Give two examples of where a vertical analysis would be useful to investors.
First of all let's understand what a vertical analysis means : Vertical analysis is basically a method of analyzing the financial statements wherein all the figures are expressed as a % of a base figure which can be Sales figure for Income statement items and Total assets/liabilities for balance sheet items.

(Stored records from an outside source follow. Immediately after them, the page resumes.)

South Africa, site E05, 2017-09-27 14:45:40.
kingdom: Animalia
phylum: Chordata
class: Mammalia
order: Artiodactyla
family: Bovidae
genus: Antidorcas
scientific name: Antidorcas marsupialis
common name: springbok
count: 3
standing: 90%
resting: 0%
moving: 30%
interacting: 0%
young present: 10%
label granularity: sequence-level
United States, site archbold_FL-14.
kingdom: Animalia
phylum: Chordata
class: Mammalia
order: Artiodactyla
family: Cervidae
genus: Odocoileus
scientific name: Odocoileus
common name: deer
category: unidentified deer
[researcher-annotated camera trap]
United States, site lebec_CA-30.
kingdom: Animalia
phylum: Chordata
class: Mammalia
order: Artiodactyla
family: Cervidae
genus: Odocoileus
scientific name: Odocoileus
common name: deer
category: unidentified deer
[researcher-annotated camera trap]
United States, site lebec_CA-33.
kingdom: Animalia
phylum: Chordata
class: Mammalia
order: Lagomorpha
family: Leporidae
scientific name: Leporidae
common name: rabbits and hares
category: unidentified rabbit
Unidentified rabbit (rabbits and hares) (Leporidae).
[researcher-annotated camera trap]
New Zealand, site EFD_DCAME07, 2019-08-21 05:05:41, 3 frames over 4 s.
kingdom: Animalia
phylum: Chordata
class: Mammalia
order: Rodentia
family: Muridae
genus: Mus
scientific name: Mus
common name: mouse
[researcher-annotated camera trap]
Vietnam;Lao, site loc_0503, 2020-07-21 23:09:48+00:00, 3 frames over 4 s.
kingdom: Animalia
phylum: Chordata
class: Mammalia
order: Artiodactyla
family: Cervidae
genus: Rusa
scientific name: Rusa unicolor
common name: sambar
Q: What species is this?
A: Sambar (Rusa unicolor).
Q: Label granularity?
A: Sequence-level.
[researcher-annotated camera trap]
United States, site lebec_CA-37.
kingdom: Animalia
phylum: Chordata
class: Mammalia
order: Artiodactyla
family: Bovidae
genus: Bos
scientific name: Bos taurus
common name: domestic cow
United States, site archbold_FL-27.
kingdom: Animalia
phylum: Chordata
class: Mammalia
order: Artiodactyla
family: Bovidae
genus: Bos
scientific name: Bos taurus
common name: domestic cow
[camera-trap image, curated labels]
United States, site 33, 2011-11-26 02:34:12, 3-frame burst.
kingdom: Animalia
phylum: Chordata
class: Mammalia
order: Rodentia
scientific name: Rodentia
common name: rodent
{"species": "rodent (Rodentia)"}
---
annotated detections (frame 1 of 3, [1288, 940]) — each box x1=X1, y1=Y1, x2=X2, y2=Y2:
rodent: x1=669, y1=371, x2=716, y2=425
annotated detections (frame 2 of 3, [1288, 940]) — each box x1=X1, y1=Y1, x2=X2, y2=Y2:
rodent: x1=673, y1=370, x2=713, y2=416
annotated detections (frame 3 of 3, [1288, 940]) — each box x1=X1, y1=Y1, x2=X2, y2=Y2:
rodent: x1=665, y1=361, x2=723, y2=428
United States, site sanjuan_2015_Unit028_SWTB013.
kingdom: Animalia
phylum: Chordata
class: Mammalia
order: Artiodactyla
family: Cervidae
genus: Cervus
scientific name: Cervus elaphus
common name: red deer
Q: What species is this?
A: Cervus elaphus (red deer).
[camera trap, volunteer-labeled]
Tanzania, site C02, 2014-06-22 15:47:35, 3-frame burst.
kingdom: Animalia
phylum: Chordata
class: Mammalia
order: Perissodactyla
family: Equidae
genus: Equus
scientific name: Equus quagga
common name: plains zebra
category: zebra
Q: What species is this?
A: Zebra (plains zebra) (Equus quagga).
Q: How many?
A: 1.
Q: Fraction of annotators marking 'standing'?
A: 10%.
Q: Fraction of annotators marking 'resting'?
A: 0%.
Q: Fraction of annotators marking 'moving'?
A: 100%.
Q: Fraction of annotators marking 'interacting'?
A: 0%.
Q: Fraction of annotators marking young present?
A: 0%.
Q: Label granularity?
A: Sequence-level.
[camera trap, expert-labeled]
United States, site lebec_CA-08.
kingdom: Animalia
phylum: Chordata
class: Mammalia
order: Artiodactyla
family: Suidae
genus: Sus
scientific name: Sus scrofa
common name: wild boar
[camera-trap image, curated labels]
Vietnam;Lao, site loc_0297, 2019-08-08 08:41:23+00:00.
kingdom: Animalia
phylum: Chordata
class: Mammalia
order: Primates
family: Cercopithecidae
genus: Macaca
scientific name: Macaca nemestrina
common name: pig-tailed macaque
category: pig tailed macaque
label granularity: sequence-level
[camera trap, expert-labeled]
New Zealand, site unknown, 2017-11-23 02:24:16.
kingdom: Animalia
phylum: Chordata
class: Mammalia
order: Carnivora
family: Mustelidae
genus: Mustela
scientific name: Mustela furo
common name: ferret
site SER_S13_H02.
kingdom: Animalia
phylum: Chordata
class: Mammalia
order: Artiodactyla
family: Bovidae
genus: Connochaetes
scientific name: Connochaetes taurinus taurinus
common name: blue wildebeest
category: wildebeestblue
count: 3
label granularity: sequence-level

It is very useful for the investors as it helps them in easier financial analysis of the performance of the company. Here are two examples on how it can be useful to the investors :
1. Vertical analysis makes it much easier for the investors to make a comparision among companies in the same industry. This is because one can easily compare the percentage figures with the industry standards. Consider the given data :
Particulars | Industry Standard | Apple | Microsoft |
Gross Profit expressed as % of sales | 20% | 18% | 25% |
Now an investor can use the above data to easily compare that Microsoft has a better performance than Apple by comparing them amongst themselves and also to the industry standard.
2. Also one of the most useful advantages of vertical analysis is that by showing the various expense line items in the income statement as a percentage of sales, one can see how these are contributing to profit margins and whether profitability is improving over time. It thus becomes easier to compare the profitability of a company with its peers. Also it helps to establish a trend of expenses v/s sales which is especially helpful in a cost plus mark up company.